[Records contained in a dataset]
○ ○ ○

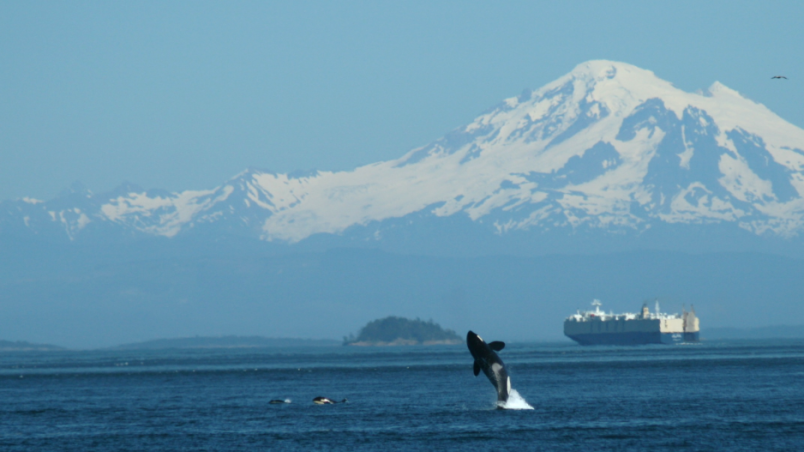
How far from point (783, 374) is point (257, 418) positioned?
221ft

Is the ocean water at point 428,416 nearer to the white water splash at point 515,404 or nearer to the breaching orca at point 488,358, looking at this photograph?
the white water splash at point 515,404

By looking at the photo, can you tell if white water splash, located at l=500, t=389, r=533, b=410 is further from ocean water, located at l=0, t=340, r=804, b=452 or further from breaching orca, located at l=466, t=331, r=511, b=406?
breaching orca, located at l=466, t=331, r=511, b=406

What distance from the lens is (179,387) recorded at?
125438 mm

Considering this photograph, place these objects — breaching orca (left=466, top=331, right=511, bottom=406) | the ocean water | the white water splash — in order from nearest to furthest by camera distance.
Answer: the ocean water, breaching orca (left=466, top=331, right=511, bottom=406), the white water splash

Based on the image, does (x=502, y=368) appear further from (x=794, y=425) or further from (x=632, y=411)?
(x=794, y=425)

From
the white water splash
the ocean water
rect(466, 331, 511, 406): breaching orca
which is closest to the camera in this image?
the ocean water

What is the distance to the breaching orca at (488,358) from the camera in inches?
2712

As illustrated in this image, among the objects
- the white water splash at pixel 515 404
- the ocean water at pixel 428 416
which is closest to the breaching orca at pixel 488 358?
the ocean water at pixel 428 416

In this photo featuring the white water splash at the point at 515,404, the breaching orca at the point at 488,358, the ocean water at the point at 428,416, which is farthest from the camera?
the white water splash at the point at 515,404

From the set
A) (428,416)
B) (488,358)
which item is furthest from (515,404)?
(488,358)

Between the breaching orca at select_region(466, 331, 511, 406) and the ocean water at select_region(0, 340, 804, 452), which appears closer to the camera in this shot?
the ocean water at select_region(0, 340, 804, 452)

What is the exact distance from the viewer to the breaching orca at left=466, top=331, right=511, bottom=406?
226 feet

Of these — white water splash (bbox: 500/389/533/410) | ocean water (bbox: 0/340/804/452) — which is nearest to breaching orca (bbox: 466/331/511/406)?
ocean water (bbox: 0/340/804/452)

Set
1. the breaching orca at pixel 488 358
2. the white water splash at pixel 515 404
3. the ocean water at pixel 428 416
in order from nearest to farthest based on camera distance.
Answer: the ocean water at pixel 428 416 → the breaching orca at pixel 488 358 → the white water splash at pixel 515 404
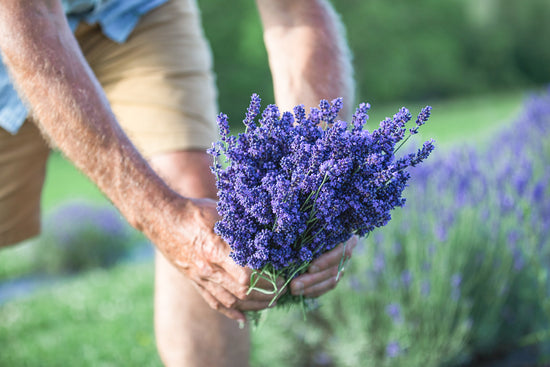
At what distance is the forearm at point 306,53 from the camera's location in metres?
1.88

○ ○ ○

## [Short task]
Extract the entries in full, exactly as they are, minus the pictures.

## [Full response]
How far from point (783, 374) is point (257, 418) positioned?
221ft

Is the ocean water at point 428,416 nearer to the white water splash at point 515,404 or nearer to the breaching orca at point 488,358, looking at this photograph?
the white water splash at point 515,404

By looking at the photo, can you tell if white water splash, located at l=500, t=389, r=533, b=410 is further from ocean water, located at l=0, t=340, r=804, b=452 or further from breaching orca, located at l=466, t=331, r=511, b=406?
breaching orca, located at l=466, t=331, r=511, b=406

What distance from the lens is (179,387) recorded at?
125438 mm

Considering this photograph, place these objects — breaching orca (left=466, top=331, right=511, bottom=406) | the ocean water | the white water splash — in order from nearest to furthest by camera distance.
Answer: the ocean water, breaching orca (left=466, top=331, right=511, bottom=406), the white water splash

Based on the image, does (x=502, y=368) appear further from (x=794, y=425) or further from (x=632, y=411)?
(x=794, y=425)

From
the white water splash
the ocean water
rect(466, 331, 511, 406): breaching orca
which is closest to the camera in this image?
the ocean water

What is the distance to the breaching orca at (488,358) from the camera in inches?
2712

As illustrated in this image, among the objects
- the white water splash at pixel 515 404
- the ocean water at pixel 428 416
which is closest to the breaching orca at pixel 488 358?
the ocean water at pixel 428 416

In this photo featuring the white water splash at the point at 515,404, the breaching orca at the point at 488,358, the ocean water at the point at 428,416, which is farthest from the camera?
the white water splash at the point at 515,404

From the set
A) (428,416)
B) (488,358)
which item is furthest from (515,404)?
(488,358)

Between the breaching orca at select_region(466, 331, 511, 406) and the ocean water at select_region(0, 340, 804, 452), which appears closer to the camera in this shot?
the ocean water at select_region(0, 340, 804, 452)

What is the exact distance from the viewer to the breaching orca at left=466, top=331, right=511, bottom=406?
226 feet

Of these — white water splash (bbox: 500/389/533/410) | ocean water (bbox: 0/340/804/452) — which is nearest to breaching orca (bbox: 466/331/511/406)?
ocean water (bbox: 0/340/804/452)

Set
1. the breaching orca at pixel 488 358
2. the white water splash at pixel 515 404
3. the ocean water at pixel 428 416
in order from nearest to farthest based on camera distance.
Answer: the ocean water at pixel 428 416 → the breaching orca at pixel 488 358 → the white water splash at pixel 515 404
At what distance is the forearm at point 306,53 from the camera's location in metres?
1.88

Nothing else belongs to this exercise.